=== REQUIRED ACTION ===
Reproduce the listing in its entirety. Do not reproduce the pictures.

=== SUPPLIED INFORMATION ===
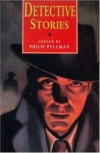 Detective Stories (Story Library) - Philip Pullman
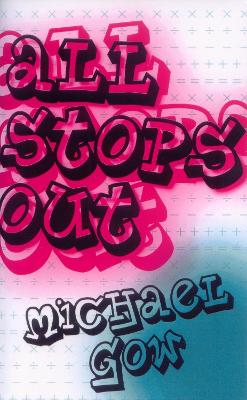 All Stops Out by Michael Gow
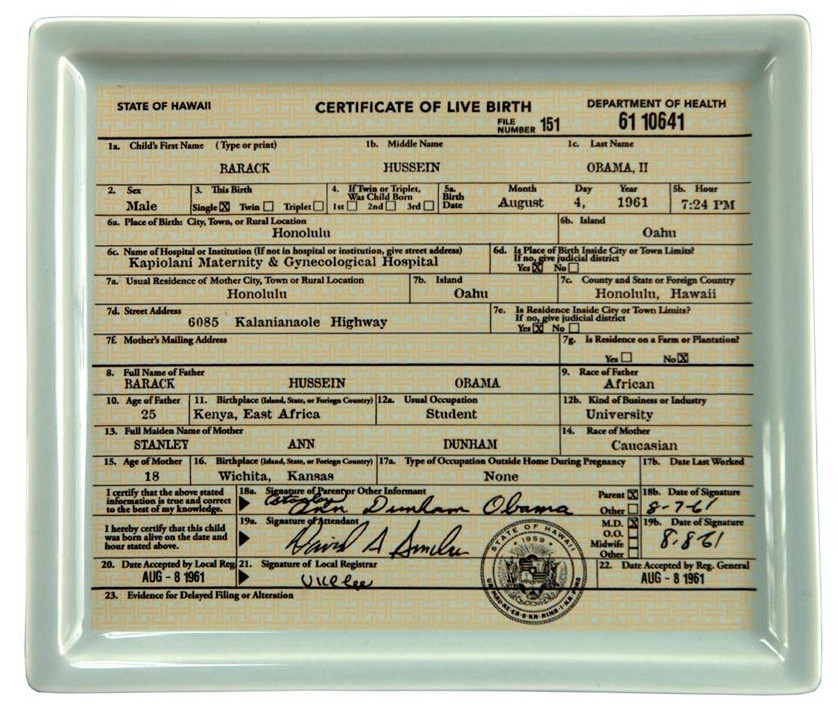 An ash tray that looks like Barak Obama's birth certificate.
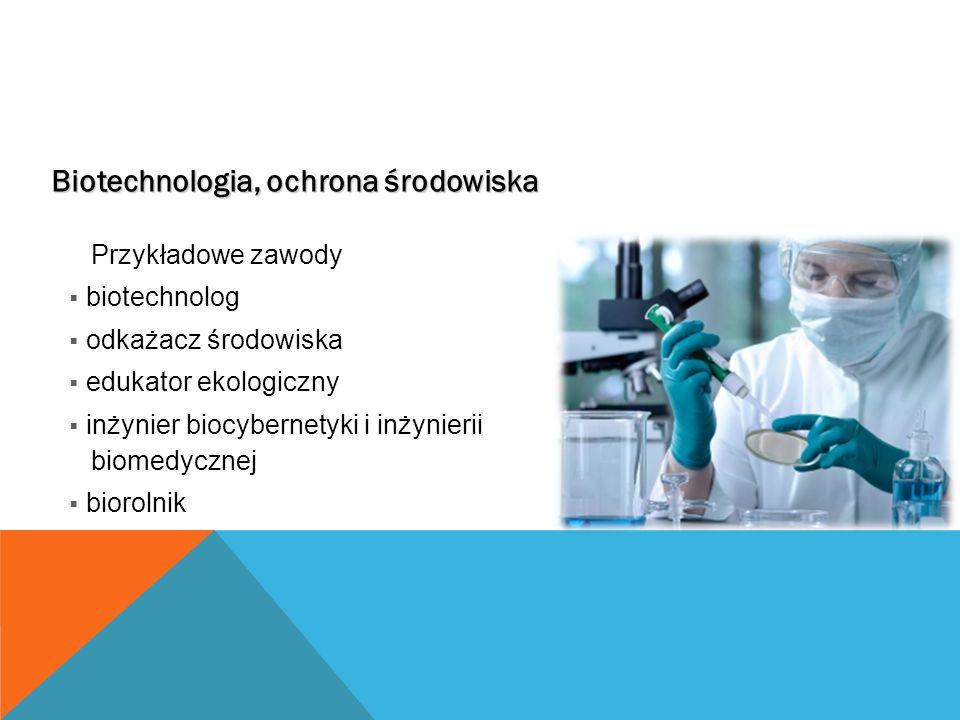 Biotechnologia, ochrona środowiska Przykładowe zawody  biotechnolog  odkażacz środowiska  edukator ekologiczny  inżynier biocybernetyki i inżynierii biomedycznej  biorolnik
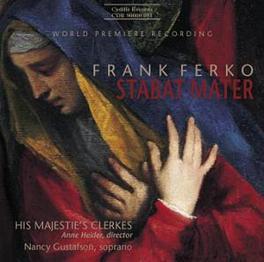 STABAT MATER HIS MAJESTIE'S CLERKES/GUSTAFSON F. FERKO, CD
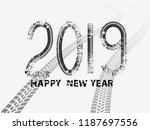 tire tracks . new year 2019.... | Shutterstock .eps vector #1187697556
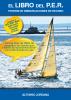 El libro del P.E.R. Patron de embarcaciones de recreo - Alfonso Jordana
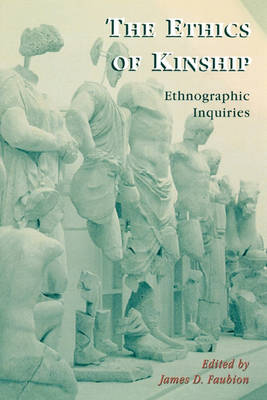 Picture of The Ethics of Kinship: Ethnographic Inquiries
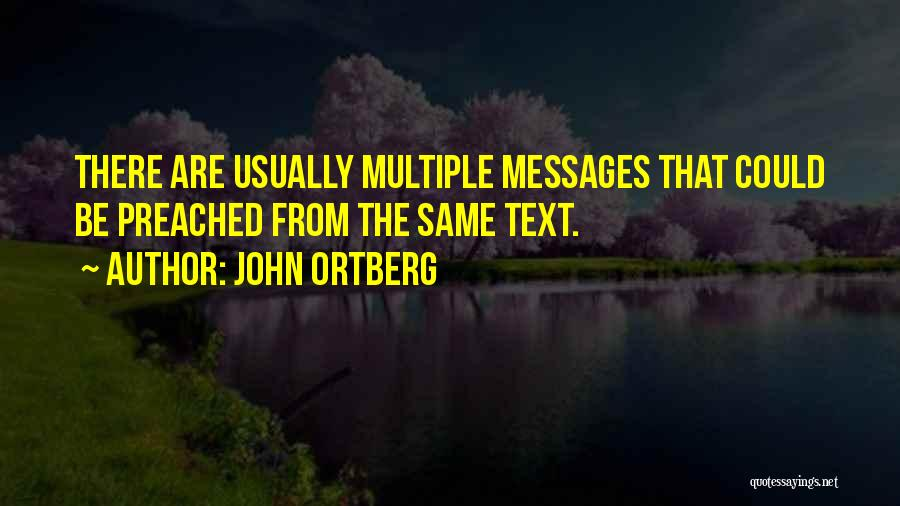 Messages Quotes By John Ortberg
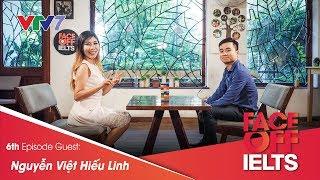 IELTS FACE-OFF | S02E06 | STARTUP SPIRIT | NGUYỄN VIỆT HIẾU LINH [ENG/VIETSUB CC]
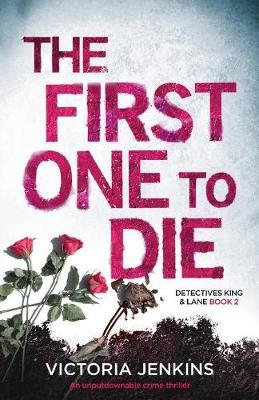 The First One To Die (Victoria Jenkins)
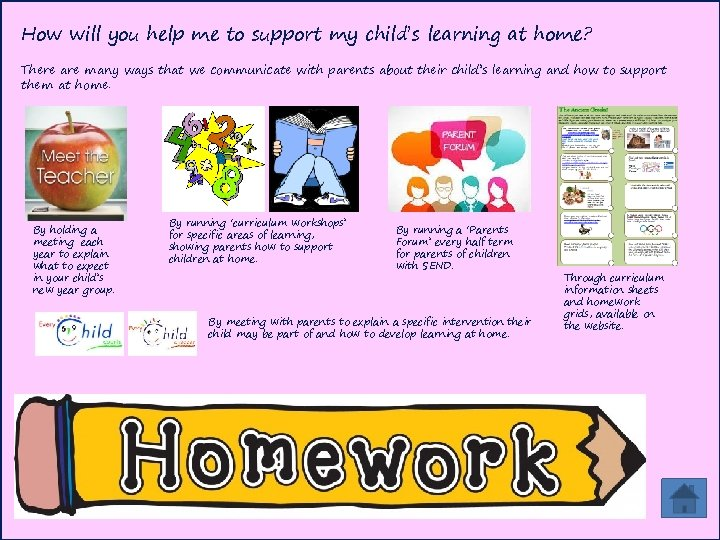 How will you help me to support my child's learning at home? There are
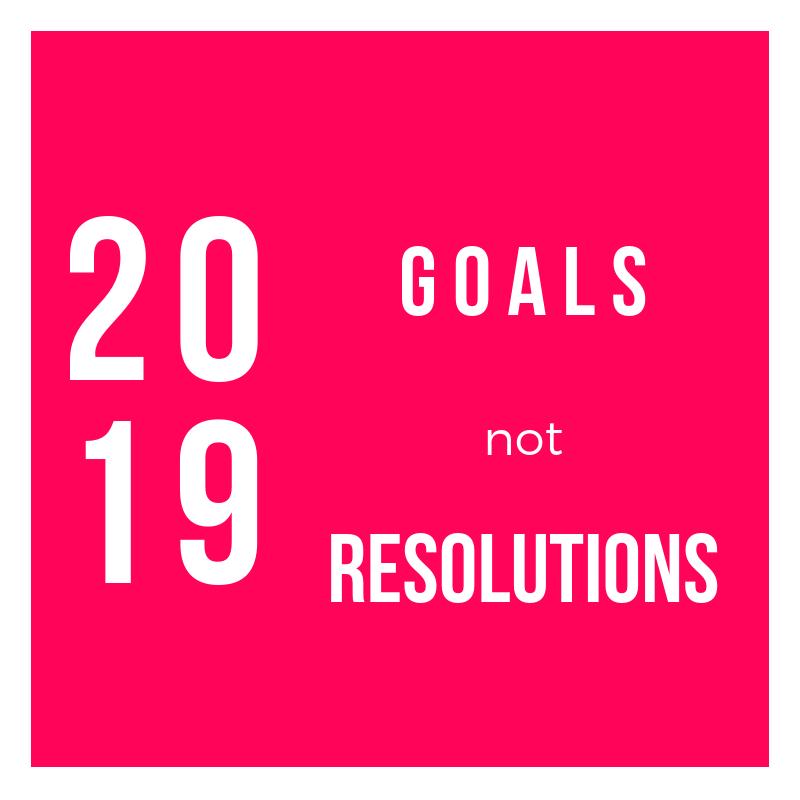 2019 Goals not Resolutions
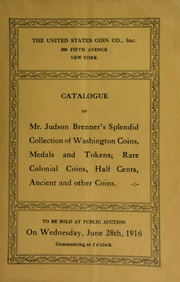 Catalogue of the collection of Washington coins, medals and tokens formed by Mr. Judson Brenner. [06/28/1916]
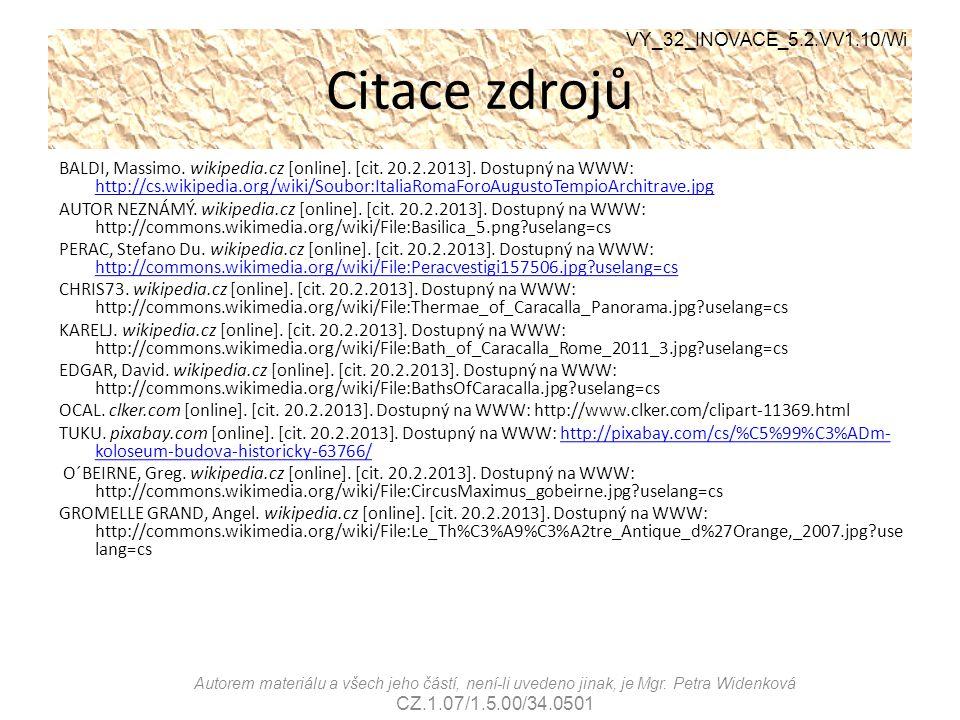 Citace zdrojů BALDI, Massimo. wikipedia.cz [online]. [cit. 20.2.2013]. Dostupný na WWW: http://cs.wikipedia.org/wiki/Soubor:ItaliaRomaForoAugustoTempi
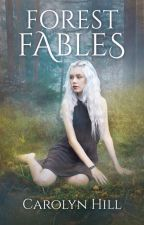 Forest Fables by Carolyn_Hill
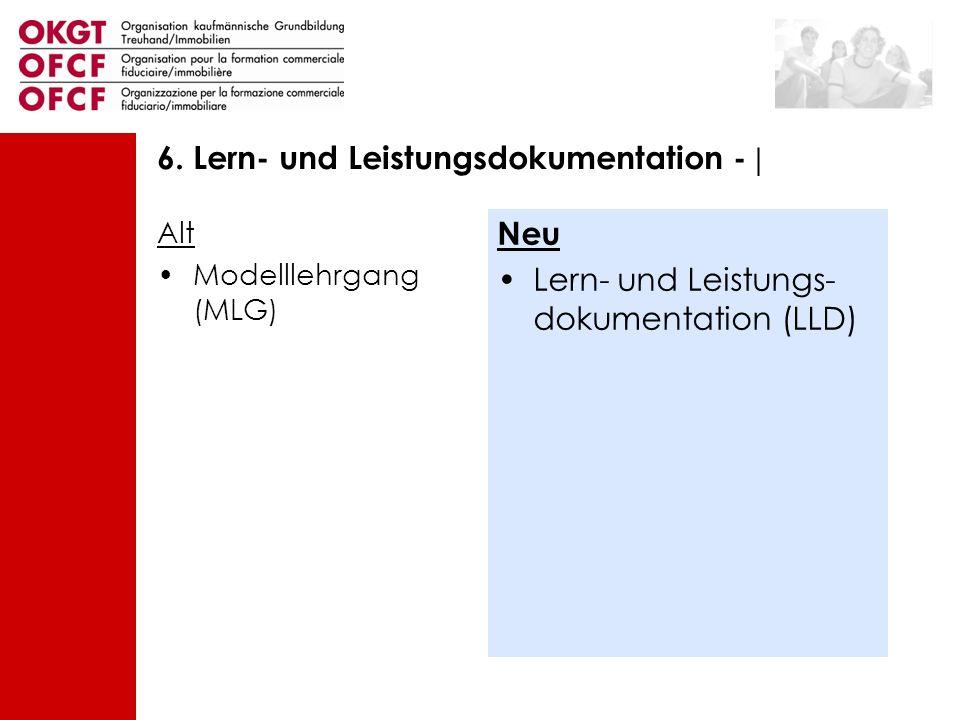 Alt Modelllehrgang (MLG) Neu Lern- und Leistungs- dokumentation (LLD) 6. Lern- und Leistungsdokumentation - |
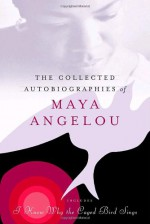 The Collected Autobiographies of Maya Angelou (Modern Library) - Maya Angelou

=== YOUR RESPONSE ===
 Detective Stories (Story Library) - Philip Pullman
 All Stops Out by Michael Gow
 An ash tray that looks like Barak Obama's birth certificate.
 Biotechnologia, ochrona środowiska Przykładowe zawody  biotechnolog  odkażacz środowiska  edukator ekologiczny  inżynier biocybernetyki i inżynierii biomedycznej  biorolnik
 STABAT MATER HIS MAJESTIE'S CLERKES/GUSTAFSON F. FERKO, CD
 tire tracks . new year 2019.... | Shutterstock .eps vector #1187697556
 El libro del P.E.R. Patron de embarcaciones de recreo - Alfonso Jordana
 Picture of The Ethics of Kinship: Ethnographic Inquiries
 Messages Quotes By John Ortberg
 IELTS FACE-OFF | S02E06 | STARTUP SPIRIT | NGUYỄN VIỆT HIẾU LINH [ENG/VIETSUB CC]
 The First One To Die (Victoria Jenkins)
 How will you help me to support my child's learning at home? There are
 2019 Goals not Resolutions
 Catalogue of the collection of Washington coins, medals and tokens formed by Mr. Judson Brenner. [06/28/1916]
 Citace zdrojů BALDI, Massimo. wikipedia.cz [online]. [cit. 20.2.2013]. Dostupný na WWW: http://cs.wikipedia.org/wiki/Soubor:ItaliaRomaForoAugustoTempi
 Forest Fables by Carolyn_Hill
 Alt Modelllehrgang (MLG) Neu Lern- und Leistungs- dokumentation (LLD) 6. Lern- und Leistungsdokumentation - |
 The Collected Autobiographies of Maya Angelou (Modern Library) - Maya Angelou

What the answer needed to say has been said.